*** Opening Listed records ***
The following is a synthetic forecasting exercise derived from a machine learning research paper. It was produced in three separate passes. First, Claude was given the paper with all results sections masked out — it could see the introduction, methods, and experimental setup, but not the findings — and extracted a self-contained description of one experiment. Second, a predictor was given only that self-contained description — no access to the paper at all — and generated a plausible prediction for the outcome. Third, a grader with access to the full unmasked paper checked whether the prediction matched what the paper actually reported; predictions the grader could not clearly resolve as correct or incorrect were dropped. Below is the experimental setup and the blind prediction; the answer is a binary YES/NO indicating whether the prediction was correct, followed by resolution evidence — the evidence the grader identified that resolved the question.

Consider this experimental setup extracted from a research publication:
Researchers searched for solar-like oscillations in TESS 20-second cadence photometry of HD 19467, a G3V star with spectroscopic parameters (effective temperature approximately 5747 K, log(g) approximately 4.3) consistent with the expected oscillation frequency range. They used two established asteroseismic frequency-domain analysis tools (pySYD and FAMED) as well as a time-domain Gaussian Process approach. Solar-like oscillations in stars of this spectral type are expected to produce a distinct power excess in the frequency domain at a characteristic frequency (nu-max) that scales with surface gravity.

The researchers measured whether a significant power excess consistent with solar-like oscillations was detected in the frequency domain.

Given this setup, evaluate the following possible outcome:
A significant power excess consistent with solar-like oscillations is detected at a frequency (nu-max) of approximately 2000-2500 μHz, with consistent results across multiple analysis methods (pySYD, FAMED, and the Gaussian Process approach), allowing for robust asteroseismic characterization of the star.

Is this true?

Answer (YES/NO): YES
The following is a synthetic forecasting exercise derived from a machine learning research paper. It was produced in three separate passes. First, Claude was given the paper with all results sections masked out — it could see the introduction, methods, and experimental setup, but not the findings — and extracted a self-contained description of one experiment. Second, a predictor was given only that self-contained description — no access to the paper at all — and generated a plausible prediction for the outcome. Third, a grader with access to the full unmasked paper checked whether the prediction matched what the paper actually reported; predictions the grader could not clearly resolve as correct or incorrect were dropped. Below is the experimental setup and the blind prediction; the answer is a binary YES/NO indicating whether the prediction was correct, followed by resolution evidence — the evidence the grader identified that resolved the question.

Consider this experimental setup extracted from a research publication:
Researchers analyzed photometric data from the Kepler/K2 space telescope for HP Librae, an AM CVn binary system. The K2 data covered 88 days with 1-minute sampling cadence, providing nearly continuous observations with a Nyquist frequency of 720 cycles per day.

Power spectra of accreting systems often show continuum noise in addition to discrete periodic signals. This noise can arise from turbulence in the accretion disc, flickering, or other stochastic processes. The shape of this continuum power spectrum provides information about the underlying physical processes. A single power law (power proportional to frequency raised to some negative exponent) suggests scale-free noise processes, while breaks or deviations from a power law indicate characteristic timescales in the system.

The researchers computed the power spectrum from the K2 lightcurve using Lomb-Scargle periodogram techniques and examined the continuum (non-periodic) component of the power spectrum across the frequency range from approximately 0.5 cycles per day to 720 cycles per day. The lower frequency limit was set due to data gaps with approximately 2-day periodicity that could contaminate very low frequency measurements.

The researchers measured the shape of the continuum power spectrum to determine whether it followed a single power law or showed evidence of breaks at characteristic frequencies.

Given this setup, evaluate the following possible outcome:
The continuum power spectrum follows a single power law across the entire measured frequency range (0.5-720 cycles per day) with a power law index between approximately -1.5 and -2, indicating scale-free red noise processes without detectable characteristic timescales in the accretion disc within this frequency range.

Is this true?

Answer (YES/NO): NO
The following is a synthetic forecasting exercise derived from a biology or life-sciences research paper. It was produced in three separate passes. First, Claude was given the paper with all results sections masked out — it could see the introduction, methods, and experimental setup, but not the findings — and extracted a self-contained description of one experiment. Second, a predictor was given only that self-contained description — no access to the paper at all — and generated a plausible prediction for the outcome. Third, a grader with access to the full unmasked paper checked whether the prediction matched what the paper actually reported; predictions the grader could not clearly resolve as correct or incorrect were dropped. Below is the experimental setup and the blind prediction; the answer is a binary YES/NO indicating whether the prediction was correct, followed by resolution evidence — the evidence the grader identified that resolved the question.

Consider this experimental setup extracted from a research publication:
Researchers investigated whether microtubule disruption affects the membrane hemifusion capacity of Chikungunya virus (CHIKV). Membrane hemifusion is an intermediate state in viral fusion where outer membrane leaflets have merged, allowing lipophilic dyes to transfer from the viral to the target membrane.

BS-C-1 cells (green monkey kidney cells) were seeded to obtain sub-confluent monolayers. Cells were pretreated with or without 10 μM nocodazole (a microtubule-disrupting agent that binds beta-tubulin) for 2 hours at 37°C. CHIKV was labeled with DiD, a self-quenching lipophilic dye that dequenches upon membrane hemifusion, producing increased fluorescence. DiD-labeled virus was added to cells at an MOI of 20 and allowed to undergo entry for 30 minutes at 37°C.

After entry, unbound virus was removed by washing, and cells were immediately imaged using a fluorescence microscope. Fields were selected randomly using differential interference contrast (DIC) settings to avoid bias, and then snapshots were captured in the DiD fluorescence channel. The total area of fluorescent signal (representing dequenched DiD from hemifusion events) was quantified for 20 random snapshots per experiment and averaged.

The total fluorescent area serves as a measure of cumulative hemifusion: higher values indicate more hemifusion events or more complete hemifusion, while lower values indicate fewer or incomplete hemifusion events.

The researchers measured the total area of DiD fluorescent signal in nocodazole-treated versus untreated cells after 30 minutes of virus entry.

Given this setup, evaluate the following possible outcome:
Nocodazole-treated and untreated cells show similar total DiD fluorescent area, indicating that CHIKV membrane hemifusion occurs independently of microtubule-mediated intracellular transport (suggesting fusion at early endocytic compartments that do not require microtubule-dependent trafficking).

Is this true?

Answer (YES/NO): YES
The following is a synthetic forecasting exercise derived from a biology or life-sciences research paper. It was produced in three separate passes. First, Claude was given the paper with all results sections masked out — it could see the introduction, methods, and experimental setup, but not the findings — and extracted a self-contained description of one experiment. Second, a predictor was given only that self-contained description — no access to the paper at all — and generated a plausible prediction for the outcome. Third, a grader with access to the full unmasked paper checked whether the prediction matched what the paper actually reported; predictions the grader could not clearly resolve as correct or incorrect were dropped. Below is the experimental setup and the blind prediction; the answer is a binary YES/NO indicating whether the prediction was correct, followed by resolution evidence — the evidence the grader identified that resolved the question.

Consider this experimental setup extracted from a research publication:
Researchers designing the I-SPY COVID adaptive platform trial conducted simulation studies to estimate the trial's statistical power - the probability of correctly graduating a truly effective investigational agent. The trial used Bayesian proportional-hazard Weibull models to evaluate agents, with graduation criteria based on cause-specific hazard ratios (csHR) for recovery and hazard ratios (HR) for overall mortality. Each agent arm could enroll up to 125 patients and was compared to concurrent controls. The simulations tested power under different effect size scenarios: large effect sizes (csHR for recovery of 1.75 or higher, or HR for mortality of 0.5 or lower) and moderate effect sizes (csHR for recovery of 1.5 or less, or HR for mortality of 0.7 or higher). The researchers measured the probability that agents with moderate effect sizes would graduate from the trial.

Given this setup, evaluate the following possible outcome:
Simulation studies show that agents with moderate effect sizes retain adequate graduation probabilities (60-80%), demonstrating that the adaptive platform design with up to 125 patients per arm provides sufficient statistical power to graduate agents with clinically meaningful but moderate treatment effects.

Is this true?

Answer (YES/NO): NO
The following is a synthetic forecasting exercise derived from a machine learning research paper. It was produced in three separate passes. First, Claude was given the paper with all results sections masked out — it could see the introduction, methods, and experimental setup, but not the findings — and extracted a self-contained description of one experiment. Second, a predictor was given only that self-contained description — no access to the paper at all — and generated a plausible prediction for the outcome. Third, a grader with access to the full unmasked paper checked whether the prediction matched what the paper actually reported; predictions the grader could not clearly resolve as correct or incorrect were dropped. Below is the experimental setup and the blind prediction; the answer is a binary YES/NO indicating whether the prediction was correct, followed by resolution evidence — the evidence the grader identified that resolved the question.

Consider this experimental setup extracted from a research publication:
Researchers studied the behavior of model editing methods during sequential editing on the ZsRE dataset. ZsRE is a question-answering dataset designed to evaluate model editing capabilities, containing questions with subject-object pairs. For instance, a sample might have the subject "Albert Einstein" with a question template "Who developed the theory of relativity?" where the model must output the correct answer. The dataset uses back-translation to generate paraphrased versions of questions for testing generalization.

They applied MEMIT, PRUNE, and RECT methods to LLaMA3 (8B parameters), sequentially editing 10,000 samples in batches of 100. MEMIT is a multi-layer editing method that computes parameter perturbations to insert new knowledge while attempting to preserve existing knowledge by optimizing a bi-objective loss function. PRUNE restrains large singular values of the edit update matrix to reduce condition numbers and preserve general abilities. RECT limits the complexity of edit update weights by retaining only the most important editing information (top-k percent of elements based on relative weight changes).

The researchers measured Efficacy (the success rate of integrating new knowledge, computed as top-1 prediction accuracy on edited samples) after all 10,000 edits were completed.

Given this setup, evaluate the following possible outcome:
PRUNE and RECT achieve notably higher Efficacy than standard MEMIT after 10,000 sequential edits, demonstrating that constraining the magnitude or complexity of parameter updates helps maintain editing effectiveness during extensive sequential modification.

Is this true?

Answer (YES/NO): NO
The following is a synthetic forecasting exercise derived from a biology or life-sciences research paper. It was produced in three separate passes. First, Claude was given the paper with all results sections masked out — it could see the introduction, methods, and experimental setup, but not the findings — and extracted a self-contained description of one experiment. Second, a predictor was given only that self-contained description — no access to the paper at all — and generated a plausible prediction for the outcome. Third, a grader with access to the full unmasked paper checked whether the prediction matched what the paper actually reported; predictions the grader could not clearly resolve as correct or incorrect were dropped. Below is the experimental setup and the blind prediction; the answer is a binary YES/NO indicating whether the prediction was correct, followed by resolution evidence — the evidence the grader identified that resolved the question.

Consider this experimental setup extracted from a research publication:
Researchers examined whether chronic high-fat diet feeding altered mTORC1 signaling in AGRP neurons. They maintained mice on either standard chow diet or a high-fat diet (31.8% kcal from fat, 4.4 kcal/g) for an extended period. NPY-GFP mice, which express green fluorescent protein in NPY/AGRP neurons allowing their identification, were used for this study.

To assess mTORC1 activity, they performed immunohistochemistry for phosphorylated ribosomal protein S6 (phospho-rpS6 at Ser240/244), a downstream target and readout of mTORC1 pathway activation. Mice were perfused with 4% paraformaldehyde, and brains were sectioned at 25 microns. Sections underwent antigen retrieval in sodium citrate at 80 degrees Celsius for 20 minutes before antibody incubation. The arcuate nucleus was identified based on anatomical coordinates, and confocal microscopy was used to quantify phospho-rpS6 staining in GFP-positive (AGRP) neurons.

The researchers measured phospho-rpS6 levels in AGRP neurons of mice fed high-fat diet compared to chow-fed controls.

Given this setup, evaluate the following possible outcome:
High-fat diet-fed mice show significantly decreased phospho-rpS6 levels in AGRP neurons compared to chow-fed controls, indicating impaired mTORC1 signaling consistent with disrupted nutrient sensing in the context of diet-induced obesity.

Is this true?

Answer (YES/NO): NO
*** Closing Listed records ***
→ **What to work on**:
Copy every line of the entries in which "indicate" can be found.

→ **Task solution**:
Power spectra of accreting systems often show continuum noise in addition to discrete periodic signals. This noise can arise from turbulence in the accretion disc, flickering, or other stochastic processes. The shape of this continuum power spectrum provides information about the underlying physical processes. A single power law (power proportional to frequency raised to some negative exponent) suggests scale-free noise processes, while breaks or deviations from a power law indicate characteristic timescales in the system.
The total fluorescent area serves as a measure of cumulative hemifusion: higher values indicate more hemifusion events or more complete hemifusion, while lower values indicate fewer or incomplete hemifusion events.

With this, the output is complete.